В 597 г. до н. э. Иудейское царство было завоевано Навуходоносором II, царем Вавилона; значительная часть иудеев была переселена в 586 г. до н. э. в Вавилонию, но здесь они не были обращены в рабство и сохранили между собой идеологические связи. Здесь продолжалась деятельность «пророков»; наиболее значительный из них, Езекиил, выдвинул религиозно-утопическую идею восстановления Израиля как теократического государства с центром в Иерусалиме. В конце VI в. до н. э. персидские цари Ахемениды, завладевшие Вавилонией и всем Ближним Востоком, из стратегических соображений решили восстановить и укрепить разрушенный Иерусалим и позволили пленным иудеям вернуться туда и отстроить храм Яхве. Создалась самоуправляющаяся храмово-городская иудейская община, для членов которой догма Торы и учения пророков были обязательными; но в эту общину не были приняты многие из остававшихся после «вавилонского пленения» в Палестине, а также новые поселенцы, успевшие здесь появиться; они составили отдельную общину самаритян. Все социальные бедствия, выпадавшие до тех пор или впоследствии на долю иудеев, отныне приписывались каким-либо их отступлениям от буквы Торы в этическом и особенно в ритуальном отношении, что явилось причиной ритуалитически-буквалистского характера, который приняла иудейская религия. В то же время, во избежание подобных отступлений в будущем, всему мужскому населению было вменено повседневное изучение Торы.

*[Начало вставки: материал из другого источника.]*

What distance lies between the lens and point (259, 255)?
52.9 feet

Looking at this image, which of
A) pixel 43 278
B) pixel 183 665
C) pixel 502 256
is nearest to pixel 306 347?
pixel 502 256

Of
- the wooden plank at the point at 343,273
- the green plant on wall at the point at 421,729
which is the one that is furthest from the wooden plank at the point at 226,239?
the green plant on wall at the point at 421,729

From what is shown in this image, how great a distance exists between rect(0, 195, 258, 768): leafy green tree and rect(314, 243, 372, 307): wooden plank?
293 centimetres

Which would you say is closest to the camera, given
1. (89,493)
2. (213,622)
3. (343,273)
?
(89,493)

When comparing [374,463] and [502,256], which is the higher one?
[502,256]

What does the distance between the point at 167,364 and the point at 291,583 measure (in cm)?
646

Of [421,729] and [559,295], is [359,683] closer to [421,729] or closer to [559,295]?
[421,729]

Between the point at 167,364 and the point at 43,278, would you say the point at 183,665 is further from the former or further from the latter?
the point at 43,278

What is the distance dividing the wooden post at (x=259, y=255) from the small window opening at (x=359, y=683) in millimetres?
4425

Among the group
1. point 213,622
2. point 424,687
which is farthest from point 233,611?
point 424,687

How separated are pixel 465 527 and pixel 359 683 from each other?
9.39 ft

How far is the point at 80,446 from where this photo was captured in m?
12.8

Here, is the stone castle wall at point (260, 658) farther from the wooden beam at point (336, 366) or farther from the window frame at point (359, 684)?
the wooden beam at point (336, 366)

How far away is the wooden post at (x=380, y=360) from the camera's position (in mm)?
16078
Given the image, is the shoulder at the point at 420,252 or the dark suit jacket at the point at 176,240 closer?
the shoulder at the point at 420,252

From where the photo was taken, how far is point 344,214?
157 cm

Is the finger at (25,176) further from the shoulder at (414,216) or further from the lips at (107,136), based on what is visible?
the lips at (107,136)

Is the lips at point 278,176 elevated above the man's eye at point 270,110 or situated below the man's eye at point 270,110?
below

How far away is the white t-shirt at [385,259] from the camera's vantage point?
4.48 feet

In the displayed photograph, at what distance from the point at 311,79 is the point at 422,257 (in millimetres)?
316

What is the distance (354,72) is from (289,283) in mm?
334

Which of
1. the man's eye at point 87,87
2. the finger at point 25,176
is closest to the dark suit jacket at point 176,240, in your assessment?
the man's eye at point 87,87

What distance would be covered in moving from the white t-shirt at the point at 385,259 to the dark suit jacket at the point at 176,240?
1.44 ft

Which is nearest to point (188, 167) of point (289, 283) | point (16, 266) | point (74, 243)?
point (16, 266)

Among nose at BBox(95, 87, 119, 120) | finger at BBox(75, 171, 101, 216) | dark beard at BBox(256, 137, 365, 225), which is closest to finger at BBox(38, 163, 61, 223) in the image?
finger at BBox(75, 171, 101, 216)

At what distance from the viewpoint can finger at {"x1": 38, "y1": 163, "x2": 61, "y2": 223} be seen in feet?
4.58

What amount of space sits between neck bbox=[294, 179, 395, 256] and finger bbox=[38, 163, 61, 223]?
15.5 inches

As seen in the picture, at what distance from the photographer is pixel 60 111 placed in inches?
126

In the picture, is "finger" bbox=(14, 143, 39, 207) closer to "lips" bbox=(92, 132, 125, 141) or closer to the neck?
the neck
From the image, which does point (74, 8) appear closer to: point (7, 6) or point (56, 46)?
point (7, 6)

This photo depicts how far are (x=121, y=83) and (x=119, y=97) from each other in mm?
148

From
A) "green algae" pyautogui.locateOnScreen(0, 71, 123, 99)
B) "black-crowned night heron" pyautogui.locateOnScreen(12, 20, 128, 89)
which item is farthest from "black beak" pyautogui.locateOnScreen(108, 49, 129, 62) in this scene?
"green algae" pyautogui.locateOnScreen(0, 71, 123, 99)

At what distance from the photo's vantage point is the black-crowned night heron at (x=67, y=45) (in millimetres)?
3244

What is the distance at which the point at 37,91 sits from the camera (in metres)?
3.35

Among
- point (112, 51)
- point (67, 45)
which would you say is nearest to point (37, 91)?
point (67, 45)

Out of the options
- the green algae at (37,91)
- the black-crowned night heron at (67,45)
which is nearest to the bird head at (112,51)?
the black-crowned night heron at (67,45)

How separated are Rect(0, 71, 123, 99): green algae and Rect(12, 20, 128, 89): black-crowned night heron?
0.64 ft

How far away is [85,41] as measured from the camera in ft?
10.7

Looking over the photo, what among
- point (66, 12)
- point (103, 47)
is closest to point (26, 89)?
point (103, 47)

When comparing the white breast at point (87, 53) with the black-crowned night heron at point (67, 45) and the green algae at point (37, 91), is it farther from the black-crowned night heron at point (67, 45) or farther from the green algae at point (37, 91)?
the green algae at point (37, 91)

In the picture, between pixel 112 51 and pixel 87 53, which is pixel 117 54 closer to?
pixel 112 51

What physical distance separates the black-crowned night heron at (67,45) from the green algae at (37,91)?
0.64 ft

Грамотность среди народов древности была вообще распространена значительно шире, чем в эпоху средневековья, евреи же пронесли традицию грамотности, как часть предписанной религиозной догмы, даже и сквозь средневековье.
К периоду «вавилонского пленения» и последовавшему затем периоду «второго храма» относятся, помимо поздних пророческих книг («Книга Езекиила» и несколько более мелких,[907] также целый ряд литературных произведений различных других жанров: «Плач» о падении Иерусалима, приписанный пророку Иеремии, исторические «Книга Эзры» и «Книга Неемии», а также новый, идеологически сильно переработанный вариант истории Израильского и Иудейского царств («I–II Книги Хроник», иначе «Паралипо́менон»), дальнейшие образцы религиозной и религиозно-публицистической лирики и богослужебных текстов (псалмы), несколько прозаических повестей (не исключено что древнейшая из них — «Книга Руфь» — может относиться еще к концу допленной эпохи), собрание религиозно-политических аллегорий («Книга Даниила»), собрание пословиц и афоризмов, нравоучительная поэма — «Книга Иова», замечательный образец древневосточного философствования — «Книга Экклесиаст»; в это же время был составлен сборник любовной и свадебной лирики — «Песнь песней», хотя отдельные части его восходят, видимо, еще к IX–VII вв. до н. э.